Sentencing Tossed in Alien-Smuggling Tragedy

     (CN) – For the second time, the 9th Circuit rebuked a federal judge for handing down 10 consecutive life sentences to a man whose immigrant-smuggling drive turned fatal.
     The federal appeals court in San Francisco remains unconvinced that Mexican national Adan Pineda-Dovan acted with “malice aforethought” when he swerved to avoid road spikes set up by the U.S. Border Patrol, causing his Chevy Suburban, packed with 20 undocumented immigrants, to roll over.
     Ten of Pineda-Dovan’s passengers died in the 2006 crash near Yuma, Ariz. A jury convicted Pineda-Dovan, who was 21 at the time of the crash, of 10 counts of transportation of illegal aliens resulting in death. The U.S. District Court for the District of Arizona then sentenced Pineda-Dovan to 10 concurrent life sentences.
     Though 9th Circuit affirmed the conviction in 2010, it found that the trial court had improperly applied second-degree murder guidelines without deciding whether Pineda-Doval acted with malice.
     U.S. District Judge Stephen McNamee in Phoenix imposed the same sentences on remand about a year later, ruling that “‘everybody knows’ that overloaded vehicles are inherently dangerous, and that Pineda-Doval knew that taking evasive action was going to result in ‘extreme consequences to anyone involved should there be an accident.”
     Though divided on appeal this time, the same three-judge panel vacated the sentences on Monday, finding the record on Pineda-Doval’s alleged malice lacking.
     McNamee neglected to consider that Pineda-Doval had, during a previous chase, swerved to avoid a similar spike strip without causing an accident, according to the panel.
     “In light of the prior incident, there is no clear, direct, or weighty evidence in the record that Pineda-Doval was aware of a very high likelihood that the overloaded Suburban would roll over,” Judge Betty Fletcher wrote for the majority.

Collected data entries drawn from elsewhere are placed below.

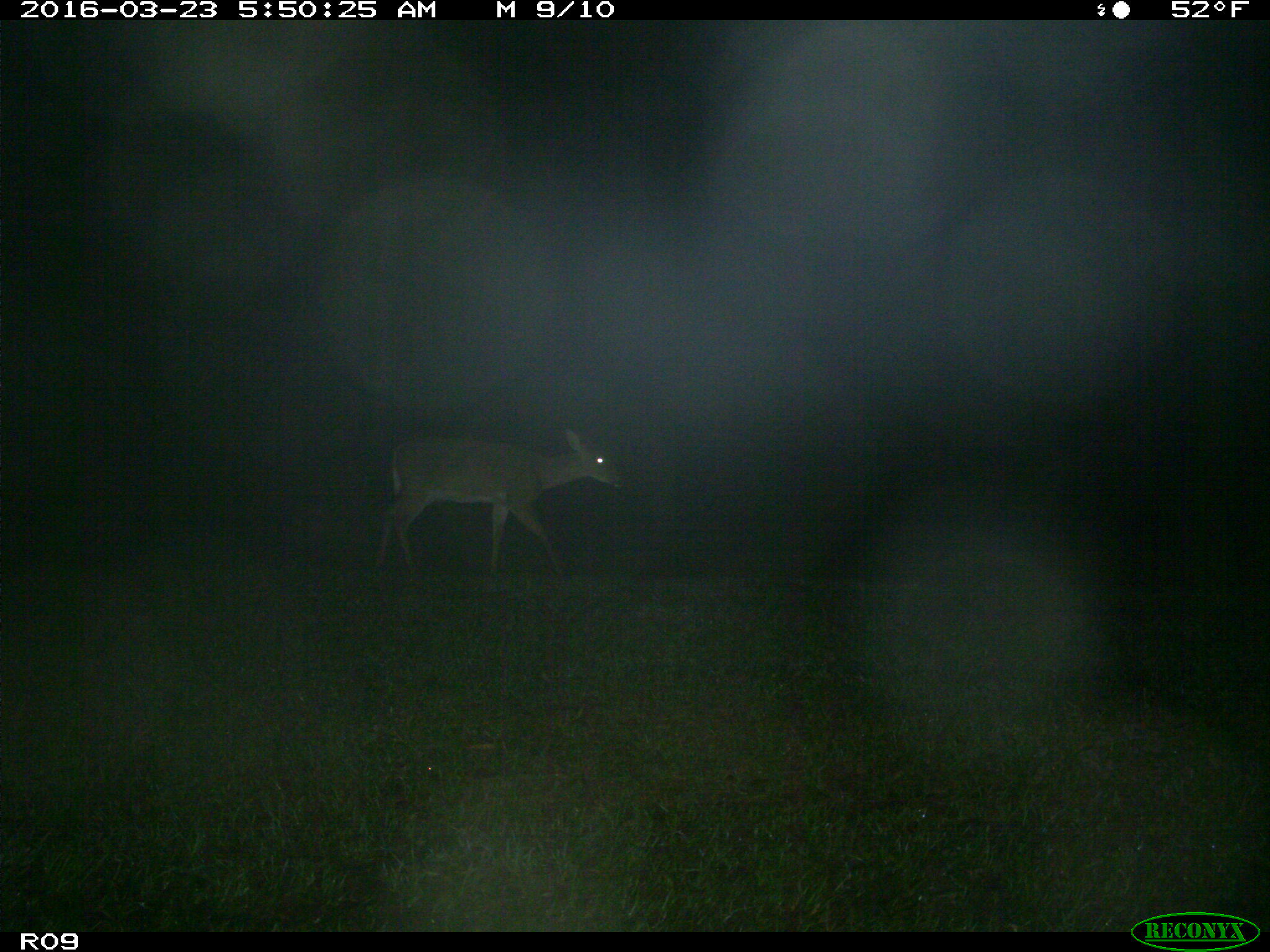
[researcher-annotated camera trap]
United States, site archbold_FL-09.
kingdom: Animalia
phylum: Chordata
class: Mammalia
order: Artiodactyla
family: Cervidae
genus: Odocoileus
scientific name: Odocoileus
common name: deer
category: unidentified deer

     Also, the Border Patrol agents themselves said that the incident was fairly routine, and that spike strips and the avoidance thereof had never before caused such a deadly accident.

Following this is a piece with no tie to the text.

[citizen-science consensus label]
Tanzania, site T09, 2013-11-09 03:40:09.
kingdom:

     “The agents testified that they had participated in deploying spike strips many times,” Fletcher wrote. “The overwhelming majority of the vehicles that the agents had attempted to stop with spike strips were high-profile vans or SUVs carrying many passengers, like the overloaded Suburban driven by Pineda-Doval. The agents had observed vehicles stopped by spike strips, as well as vehicles that drove around them. But none of the agents had ever witnessed a vehicle roll as a consequence of either driving over or attempting to drive around a spike strip.”
     Pineda-Doval can testify at the next sentencing hearing, over which Judge McNamee will still preside, according to the ruling.
     “The district judge exhibited no personal bias against Pineda-Doval,” Fletcher wrote.
     Judge Susan Graber argued in dissent that the majority should have afforded the lower court greater deference.
     “The District Court did exactly what we directed,” she wrote. “In the particular context of this case, the majority’s conclusion that the district court clearly erred amounts to a belated determination that Pineda-Doval’s actions could not, as a matter of law, have constituted malice aforethought.”